You may use a format for your array. I am using string elements, it should work for struct.

#define NULL ""
#define SAME 0

static char *check[] = {
      "des", "md5", "des3_ede", "rot13", "sha1", "sha224", "sha256",
      "blowfish", "twofish", "serpent", "sha384", "sha512", "md4", "aes",
      "cast6", "arc4", "michael_mic", "deflate", "crc32c", "tea", "xtea",
      "khazad", "wp512", "wp384", "wp256", "tnepres", "xeta",  "fcrypt",
      "camellia", "seed", "salsa20", "rmd128", "rmd160", "rmd256", "rmd320",
      "lzo", "cts", "zlib", NULL
 }; // 38 items, excluding NULL

in main ( )

char **algo = check;
int numberOfAlgo = 0;


while (SAME != strcmp(algo[numberOfAlgo], NULL)) {
    printf("Algo: %s \n", algo[numberOfAlgo++]);
}

printf("There are %d algos in the check list. \n", numberOfAlgo);

You should get the output:

Algo: des 
   :
   :
Algo: zlib 

There are 38 algos in the check list.

Alternatively, if you do not want to use the NULL , do this instead:

numberOfAlgo = 0;

while (*algo) {
    printf("Algo: %s \n", *algo);
    algo++;         // go to the next item
    numberOfAlgo++; // count the item
}

printf("There are %d algos in the check list. \n", numberOfAlgo);

Answer 5

You must pass that data as a separate parameter to the function. In C and C++ as soon as an array is passed to a function the array degenerates into a pointer. Pointers have no notion of how many elements are in the array they point to.

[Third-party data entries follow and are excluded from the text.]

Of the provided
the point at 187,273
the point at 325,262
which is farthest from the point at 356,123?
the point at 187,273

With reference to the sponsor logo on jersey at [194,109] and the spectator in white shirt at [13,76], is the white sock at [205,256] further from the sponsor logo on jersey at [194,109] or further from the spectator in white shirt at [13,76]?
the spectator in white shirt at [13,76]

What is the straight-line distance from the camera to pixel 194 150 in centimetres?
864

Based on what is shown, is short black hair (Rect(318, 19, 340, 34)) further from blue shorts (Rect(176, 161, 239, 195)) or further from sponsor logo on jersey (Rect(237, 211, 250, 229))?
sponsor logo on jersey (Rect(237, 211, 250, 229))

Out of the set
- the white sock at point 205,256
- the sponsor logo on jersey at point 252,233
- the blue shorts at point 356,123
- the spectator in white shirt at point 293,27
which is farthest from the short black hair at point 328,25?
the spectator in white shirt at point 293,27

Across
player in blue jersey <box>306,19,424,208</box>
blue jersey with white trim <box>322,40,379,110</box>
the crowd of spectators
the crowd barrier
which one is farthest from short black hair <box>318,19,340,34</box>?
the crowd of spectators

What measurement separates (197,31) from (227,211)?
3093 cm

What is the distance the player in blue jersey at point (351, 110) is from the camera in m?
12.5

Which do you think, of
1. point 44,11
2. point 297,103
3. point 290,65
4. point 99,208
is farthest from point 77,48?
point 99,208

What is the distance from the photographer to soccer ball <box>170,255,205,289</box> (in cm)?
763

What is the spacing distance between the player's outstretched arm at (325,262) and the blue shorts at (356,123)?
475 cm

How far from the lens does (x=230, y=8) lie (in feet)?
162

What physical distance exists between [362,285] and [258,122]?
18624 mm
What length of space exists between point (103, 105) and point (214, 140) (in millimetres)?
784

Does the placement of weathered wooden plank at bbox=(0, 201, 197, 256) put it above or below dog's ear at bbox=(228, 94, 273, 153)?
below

A common way to get the size is to declare the array and then immediately get the array element count by dividing the total size by the size of one element. Like this:

struct my_struct my_struct_array[] = {
 {"data", 1, "this is data"},
 {"more data", 2, "this is more data"},
 {"yet more", 0, "and again more data"}
};
const size_t my_struct_array_count = sizeof(my_struct_array)/sizeof(my_struct_array[0]);

Answer 6

As the C reference says, you cannot do this unless either the last element is unique or you pass a count of array elements to the function.